I knew this wasn't going to be pretty the second Jolene admitted her parents were going to be in attendance tonight.
"Seven," Joseph snarls.
"Ten grand," my dad roars.
Ten grand for some whiskey, cigars, and a JD5 jersey?
It's a pissing match. A cock fight. Neither one of them cares about the goddamn whiskey. They both care about showing up the other one. Joseph might want the jersey for the bar, but my father has no stake in it. He's just being an asshole.
"Twelve," Joseph returns. When my father doesn't say anything, Joseph yells out clear as a bell across the room. "Finally letting me win one after you took everything away from me? Or are you all out of cash?"
"I took everything from you?" my dad shoots back. "Don't you dare talk to me about the past, Bailey."
The room is so silent I could hear a pin drop—but no pins are dropping given that everyone in the room is completely still as we wait out this feud two decades in the making.
Everyone wants to know what's going to be said next. Everyone wants to know who's going to throw the first punch.
Neither of them is going to back down.
"Or what?" Joseph taunts.
I glance over and see my mother tugging on my dad's jacket. She's telling him not to embarrass me.
Too late.
"Okay, okay, boys," Jack finally yells from a few seats away from me.
Part of me wanted to see them have it out. The other part of me is absolutely fucking mortified over what just went down, and I'm sure Jolene feels much the same.
"I have twelve thousand," the auctioneer finally says. "Going once, going twice…sold to bidder twelve-fourteen for twelve thousand dollars." He pounds his gavel and moves on to the next item, but it's not like I can focus on anything other than what just happened.
And it doesn't get better from there.
As the auction starts to get lengthy, people get up from their seats and move toward the bar.
I spot my dad talking to Tristan Higgins and Travis Woods, two of our star wide receivers, which makes sense given that my father also played that position.

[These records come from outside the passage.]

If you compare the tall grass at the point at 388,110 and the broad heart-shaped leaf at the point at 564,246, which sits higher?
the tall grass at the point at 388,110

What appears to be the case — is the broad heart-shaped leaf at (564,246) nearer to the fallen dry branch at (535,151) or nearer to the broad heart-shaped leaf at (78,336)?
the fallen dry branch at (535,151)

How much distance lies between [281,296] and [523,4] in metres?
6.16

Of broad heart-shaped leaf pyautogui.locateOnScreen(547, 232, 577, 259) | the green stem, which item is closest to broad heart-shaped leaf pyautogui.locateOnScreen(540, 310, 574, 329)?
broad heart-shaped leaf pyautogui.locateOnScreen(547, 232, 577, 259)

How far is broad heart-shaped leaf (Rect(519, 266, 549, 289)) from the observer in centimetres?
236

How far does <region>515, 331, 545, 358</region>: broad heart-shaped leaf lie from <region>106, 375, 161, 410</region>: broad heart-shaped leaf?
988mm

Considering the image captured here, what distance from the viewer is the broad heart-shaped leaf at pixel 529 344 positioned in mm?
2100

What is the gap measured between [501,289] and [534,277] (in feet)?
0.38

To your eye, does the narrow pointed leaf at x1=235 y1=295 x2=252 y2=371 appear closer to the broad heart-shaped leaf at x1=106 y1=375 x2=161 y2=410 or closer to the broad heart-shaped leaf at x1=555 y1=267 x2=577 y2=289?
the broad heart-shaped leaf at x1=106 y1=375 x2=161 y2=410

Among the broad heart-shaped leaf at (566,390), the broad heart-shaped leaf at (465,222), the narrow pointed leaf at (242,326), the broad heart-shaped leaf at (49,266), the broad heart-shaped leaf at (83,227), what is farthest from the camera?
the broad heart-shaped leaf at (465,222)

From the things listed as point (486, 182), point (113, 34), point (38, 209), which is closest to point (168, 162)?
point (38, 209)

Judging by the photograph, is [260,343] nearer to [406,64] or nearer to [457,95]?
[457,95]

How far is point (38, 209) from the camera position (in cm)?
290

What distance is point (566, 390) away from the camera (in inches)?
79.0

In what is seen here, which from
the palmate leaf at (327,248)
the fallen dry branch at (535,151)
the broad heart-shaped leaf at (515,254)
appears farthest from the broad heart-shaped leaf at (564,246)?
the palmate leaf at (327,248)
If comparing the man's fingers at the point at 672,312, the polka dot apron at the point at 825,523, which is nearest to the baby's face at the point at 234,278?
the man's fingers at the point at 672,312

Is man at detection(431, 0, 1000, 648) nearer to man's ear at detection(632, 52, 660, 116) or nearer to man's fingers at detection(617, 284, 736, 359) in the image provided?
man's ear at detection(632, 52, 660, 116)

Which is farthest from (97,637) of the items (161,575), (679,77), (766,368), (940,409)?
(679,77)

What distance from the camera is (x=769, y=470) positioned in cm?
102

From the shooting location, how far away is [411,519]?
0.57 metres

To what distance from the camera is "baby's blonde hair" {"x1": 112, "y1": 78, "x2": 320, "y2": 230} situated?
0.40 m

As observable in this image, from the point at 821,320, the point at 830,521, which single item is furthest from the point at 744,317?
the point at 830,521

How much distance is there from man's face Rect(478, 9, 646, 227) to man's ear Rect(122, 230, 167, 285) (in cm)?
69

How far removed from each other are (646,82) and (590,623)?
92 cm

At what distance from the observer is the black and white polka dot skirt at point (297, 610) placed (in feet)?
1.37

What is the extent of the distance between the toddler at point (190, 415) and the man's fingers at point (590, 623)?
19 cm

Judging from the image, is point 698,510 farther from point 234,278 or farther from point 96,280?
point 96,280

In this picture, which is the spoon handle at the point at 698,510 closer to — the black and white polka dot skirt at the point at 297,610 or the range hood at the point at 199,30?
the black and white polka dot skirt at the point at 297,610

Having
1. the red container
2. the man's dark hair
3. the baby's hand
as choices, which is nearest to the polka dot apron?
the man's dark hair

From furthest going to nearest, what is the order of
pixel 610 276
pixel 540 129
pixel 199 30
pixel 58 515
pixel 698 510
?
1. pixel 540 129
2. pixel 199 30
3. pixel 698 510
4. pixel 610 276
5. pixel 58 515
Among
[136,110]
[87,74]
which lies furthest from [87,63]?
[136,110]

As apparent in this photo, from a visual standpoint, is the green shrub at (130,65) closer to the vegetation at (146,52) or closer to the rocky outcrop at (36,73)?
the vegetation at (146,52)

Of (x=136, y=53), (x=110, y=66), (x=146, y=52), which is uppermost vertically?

And then I see Joseph Bailey walking toward the bar.
I rush over to run interference, to do something—anything—to stop an actual fight from going down, but I'm stopped by a reporter…and it's not Jolene.
"Care to comment on what your father said to Jolene Bailey's father?" he asks.
"I have no comment," I say, and I turn away but they're already facing off.
And I can hear them from here even though there's a low hum filling the room now as the auctioneer announces the final auction item.
"You took my entire career from me," Joseph yells at my father. "The least you could do is let me have that goddamn whiskey set."
"I took your career from you?" my father yells back. "What about the bar you ran into the ground? You took my entire life savings when you fucked me over!"
I jump in between the two of them before someone starts throwing hands. "Gentlemen, may I remind you we're at a charity event. If you need to confront one another, you'll have to do it somewhere else."
"Get the fuck out of my face, you lying, manipulating piece of trash," Joseph says to me.
And that's it. That sums up the entirety of our problem in one fell swoop.
Joseph doesn't just hate what my father did.
He also hates what I did to his daughter because of it, and there is no way on God's green Earth he will ever see it any other way.